▶ [Do this]
Update the data below by changing each "astronomical clock face" to "clock dial", keeping everything else the same, and give the lines again.

===== Exercise input

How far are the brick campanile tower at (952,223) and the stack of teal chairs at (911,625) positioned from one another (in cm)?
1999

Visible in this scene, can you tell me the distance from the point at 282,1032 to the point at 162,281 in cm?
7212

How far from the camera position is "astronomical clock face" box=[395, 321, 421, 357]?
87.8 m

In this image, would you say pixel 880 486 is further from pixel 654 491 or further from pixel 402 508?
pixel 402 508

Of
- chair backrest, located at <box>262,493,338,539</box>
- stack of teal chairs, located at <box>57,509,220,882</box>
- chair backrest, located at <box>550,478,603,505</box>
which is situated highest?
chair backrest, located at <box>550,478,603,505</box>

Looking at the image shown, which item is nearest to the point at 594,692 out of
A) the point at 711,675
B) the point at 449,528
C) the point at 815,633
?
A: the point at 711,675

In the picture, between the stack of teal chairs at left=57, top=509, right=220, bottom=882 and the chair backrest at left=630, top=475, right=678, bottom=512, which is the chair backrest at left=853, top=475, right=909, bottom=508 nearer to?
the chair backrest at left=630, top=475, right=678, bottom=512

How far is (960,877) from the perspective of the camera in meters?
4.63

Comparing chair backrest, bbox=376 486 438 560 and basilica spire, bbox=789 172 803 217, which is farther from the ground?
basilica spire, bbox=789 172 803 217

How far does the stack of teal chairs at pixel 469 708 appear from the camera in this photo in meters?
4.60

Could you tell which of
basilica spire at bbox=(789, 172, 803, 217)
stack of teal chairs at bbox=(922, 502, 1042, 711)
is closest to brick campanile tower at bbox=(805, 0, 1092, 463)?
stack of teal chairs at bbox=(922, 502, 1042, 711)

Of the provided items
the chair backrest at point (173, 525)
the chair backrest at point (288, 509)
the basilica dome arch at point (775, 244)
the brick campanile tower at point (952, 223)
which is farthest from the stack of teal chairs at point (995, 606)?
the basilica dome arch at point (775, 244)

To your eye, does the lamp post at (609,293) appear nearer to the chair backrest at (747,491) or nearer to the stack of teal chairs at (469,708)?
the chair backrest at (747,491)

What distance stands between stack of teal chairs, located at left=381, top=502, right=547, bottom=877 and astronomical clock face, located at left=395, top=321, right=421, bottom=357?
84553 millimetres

==========

▶ [Output]
How far are the brick campanile tower at (952,223) and the stack of teal chairs at (911,625) positioned from one another (in cm)?
1999

Visible in this scene, can you tell me the distance from the point at 282,1032 to the point at 162,281 in cm?
7212

How far from the camera position is "clock dial" box=[395, 321, 421, 357]?
87.8 m

In this image, would you say pixel 880 486 is further from pixel 654 491 or further from pixel 402 508?
pixel 402 508

Of
- chair backrest, located at <box>262,493,338,539</box>
- stack of teal chairs, located at <box>57,509,220,882</box>
- chair backrest, located at <box>550,478,603,505</box>
which is situated highest?
chair backrest, located at <box>550,478,603,505</box>

Looking at the image shown, which item is nearest to the point at 594,692 out of
A) the point at 711,675
B) the point at 449,528
C) the point at 815,633
?
A: the point at 711,675

In the picture, between the stack of teal chairs at left=57, top=509, right=220, bottom=882 and the chair backrest at left=630, top=475, right=678, bottom=512, which is the chair backrest at left=853, top=475, right=909, bottom=508 nearer to?
the chair backrest at left=630, top=475, right=678, bottom=512

How far is (960,877) from the perspective of the camera in meters?
4.63

Comparing chair backrest, bbox=376 486 438 560 and basilica spire, bbox=789 172 803 217, which is farther from the ground?
basilica spire, bbox=789 172 803 217

How far does the stack of teal chairs at pixel 469 708 appear from the camera in this photo in meters?
4.60

Could you tell which of
basilica spire at bbox=(789, 172, 803, 217)
stack of teal chairs at bbox=(922, 502, 1042, 711)
is closest to brick campanile tower at bbox=(805, 0, 1092, 463)?
stack of teal chairs at bbox=(922, 502, 1042, 711)

Of the provided items
the chair backrest at point (173, 525)
the chair backrest at point (288, 509)
the basilica dome arch at point (775, 244)
the brick campanile tower at point (952, 223)
which is farthest from the stack of teal chairs at point (995, 606)?
the basilica dome arch at point (775, 244)

To your eye, does the lamp post at (609,293) appear nearer to the chair backrest at (747,491) or nearer to the stack of teal chairs at (469,708)?
the chair backrest at (747,491)

What distance stands between stack of teal chairs, located at left=381, top=502, right=547, bottom=877 and clock dial, located at left=395, top=321, right=421, bottom=357?
84553 millimetres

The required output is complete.